(Text provided):
******
Technology reveals what we did not know before. Heidegger writes, "Technology comes to presence in the realm where revealing and unconcealment take place, where altheia, truth happens" (4). Therefore, the essence of technology is to reveal the truth. Social media is a technology, which reveals a fractured truth. It reveals the life a person or organization wants others to believe is true. Social media strays further away from its original purpose (networking and interacting) toward manipulating and mimicking reality. Professor and author Donna Haraway argue, "The realities of modern life happen to include a relationship between people and technology so intimate that it's no longer possible to tell where we end and machines begin" (Haraway cited in Kunzru). However, how much of our online personality is authentic to our offline selves?


While some influencers and corporations are refusing digital means to re-touch images, this does not stop people from choosing to post their "picture-perfect" moments. These snapshots are a narrow range of the totality of the human experience. People feel a range of positive and negative emotions, yet this phenomenon of selectively posting the positive has led to people comparing themselves. However, they compare themselves to a distorted reality, to a perfectly constructed series of highlights from someone else's life—perhaps even a person one has never met offline.


Some argue social media is an extension of our beings. However, it seems our online identity reflects the person we think our friends, family, and peers should see instead of our true selves. Canadian Philosopher Andrew Feenberg said, "When you choose to use technology, you do not simply render your existing way of life more efficient, you choose a different way of life" (7). The truth social media reveals are that humans may be addicted to external validation. Thus, people create posts, evoking emotional responses, increasing the number of interactions with the post, and decreasing meaningful connections. People turn to social media to escape their offline reality, which is a rhetorical choice social media app developers built into their platform and businesses profit from.


Many companies develop technology in isolation from the community, which centralizes power to preserve existing hierarchical relations between the inventor and the public. Organizations leverage the data collected from social media users to predict behaviors and create more effective target marketing campaigns. To what extent does social media serve the public interest? What values does social media reinforce intentionally and unintentionally? Feenberg argues the answer to these questions lies in the Critical Theory of Technology. He writes:


The values embodied in technology are socially specific and are not adequately

represented by such abstractions as efficiency or control. Technology frames not just

one way of life but many different possible ways of life, each of which reflects different

choices of design and different extensions of technological mediation (Feenberg 9).


His theory promotes the democratization of technology and social media, decentralizing control and enabling fairer technology design. Thus, a relationship exists between social media posts and rhetoric, and the rhetoric social media makes by existing as a platform.


People can use rhetoric as a framework to analyze individuals and organization's social media posts. Patterns and trends exist across the image/video content online profiles feature. The writing and textual components accompanying the visual rhetoric contribute to the overall narrative the profile tries to get audience members to think about them. Using Feenberg's framework of the Critical Theory of Technology, social media is a product of the context people created it in. Who made the post? Why was it made? What was its intended impact? These values and rhetoric shape social media content, and rhetorical practices shape how these values get reinforced. Despite Feenberg's emergent ideology surrounding democratizing technology, developers will first need to alter the design and algorithms influencing how people experience social media.
******
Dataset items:
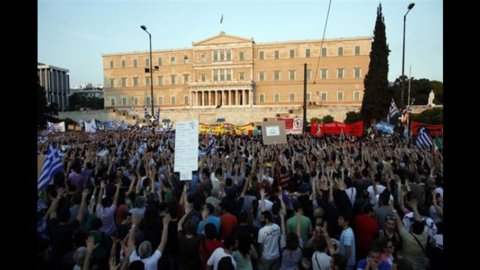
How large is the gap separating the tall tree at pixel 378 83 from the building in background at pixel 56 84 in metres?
88.9

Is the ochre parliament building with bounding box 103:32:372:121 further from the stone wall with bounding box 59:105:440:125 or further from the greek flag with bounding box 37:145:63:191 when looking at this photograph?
the greek flag with bounding box 37:145:63:191

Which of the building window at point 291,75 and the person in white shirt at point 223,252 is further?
the building window at point 291,75

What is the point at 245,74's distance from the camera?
225 ft

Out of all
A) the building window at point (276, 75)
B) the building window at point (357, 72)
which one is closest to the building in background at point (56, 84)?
the building window at point (276, 75)

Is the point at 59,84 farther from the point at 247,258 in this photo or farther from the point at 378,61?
the point at 247,258

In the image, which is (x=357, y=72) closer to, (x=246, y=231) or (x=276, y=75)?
(x=276, y=75)

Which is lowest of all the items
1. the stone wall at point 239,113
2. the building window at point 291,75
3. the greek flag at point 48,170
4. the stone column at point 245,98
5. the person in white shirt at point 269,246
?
the person in white shirt at point 269,246

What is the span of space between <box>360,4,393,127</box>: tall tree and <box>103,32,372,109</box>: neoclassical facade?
2287 centimetres

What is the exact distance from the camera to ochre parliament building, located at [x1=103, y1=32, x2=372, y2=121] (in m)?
64.6

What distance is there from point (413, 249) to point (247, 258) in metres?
1.86

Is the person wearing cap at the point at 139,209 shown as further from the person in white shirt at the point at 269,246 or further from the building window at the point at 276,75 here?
the building window at the point at 276,75

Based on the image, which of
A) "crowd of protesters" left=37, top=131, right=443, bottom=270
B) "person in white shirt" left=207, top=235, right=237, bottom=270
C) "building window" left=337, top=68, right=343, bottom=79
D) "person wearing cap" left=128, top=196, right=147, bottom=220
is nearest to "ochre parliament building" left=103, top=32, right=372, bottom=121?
"building window" left=337, top=68, right=343, bottom=79

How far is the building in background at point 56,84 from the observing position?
10375cm
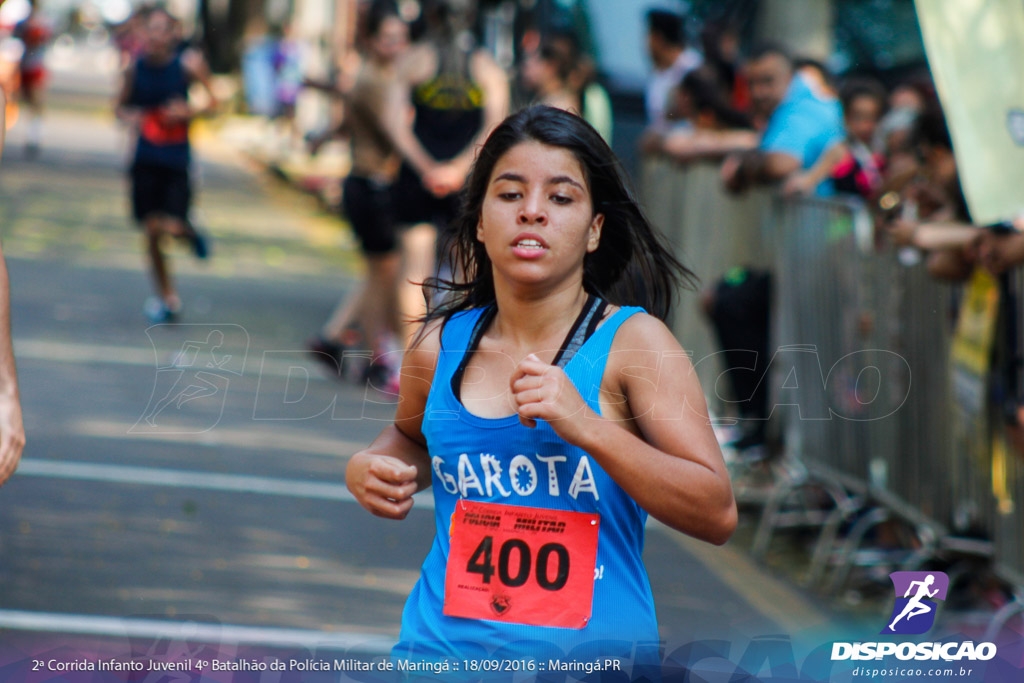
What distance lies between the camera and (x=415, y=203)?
362 inches

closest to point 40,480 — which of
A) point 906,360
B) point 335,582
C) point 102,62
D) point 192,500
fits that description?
point 192,500

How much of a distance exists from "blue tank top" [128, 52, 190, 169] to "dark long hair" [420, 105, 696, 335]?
8082mm

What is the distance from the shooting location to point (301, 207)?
21.2 meters

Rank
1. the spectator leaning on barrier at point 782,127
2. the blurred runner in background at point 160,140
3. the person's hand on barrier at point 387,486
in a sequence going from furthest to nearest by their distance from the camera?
the blurred runner in background at point 160,140
the spectator leaning on barrier at point 782,127
the person's hand on barrier at point 387,486

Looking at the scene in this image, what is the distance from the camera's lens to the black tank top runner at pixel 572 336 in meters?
2.65

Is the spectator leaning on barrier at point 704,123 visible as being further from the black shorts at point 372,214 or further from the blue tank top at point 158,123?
the blue tank top at point 158,123

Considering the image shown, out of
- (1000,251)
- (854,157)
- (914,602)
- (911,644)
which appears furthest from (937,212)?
(911,644)

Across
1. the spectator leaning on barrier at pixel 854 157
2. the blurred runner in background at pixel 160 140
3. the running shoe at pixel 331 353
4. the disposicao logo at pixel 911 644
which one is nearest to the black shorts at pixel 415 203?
the running shoe at pixel 331 353

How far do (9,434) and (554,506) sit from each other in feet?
3.21

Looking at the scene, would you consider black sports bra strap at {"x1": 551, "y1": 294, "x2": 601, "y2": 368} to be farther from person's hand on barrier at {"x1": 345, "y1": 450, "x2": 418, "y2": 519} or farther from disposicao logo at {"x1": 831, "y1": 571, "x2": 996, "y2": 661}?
disposicao logo at {"x1": 831, "y1": 571, "x2": 996, "y2": 661}

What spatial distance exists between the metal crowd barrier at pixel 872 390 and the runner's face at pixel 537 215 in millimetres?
1548

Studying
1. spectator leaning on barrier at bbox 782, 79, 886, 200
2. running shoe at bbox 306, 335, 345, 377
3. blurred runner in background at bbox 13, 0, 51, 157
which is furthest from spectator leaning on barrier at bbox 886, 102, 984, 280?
blurred runner in background at bbox 13, 0, 51, 157

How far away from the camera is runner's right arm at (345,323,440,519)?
106 inches

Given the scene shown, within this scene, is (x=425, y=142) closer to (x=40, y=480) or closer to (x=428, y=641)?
(x=40, y=480)
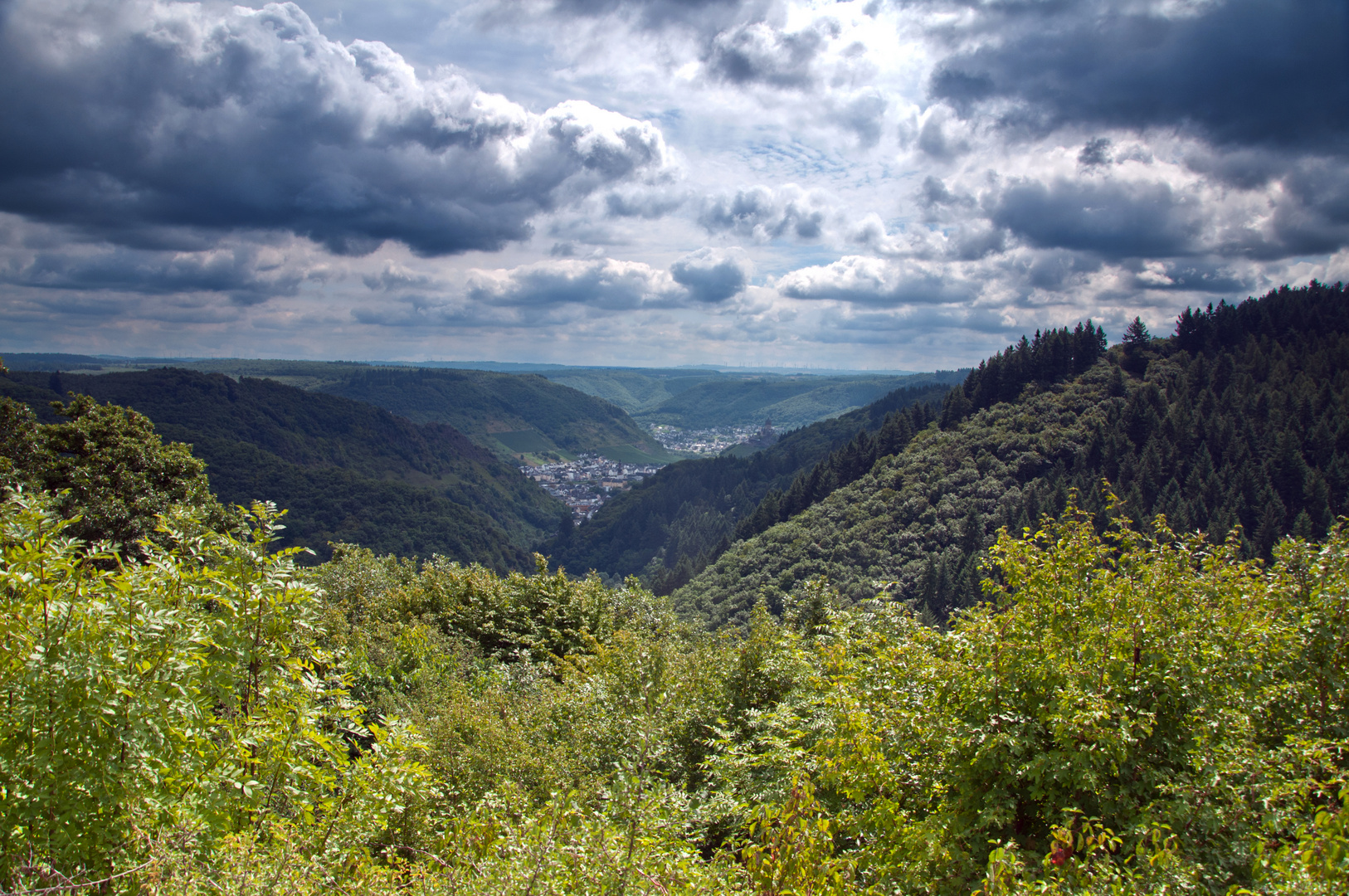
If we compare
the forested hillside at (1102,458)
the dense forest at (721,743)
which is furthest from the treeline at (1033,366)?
******
(Task prompt): In the essay on social media and technology, what does Feenberg say a person chooses when choosing to use technology?

(Written solution): A different way of life.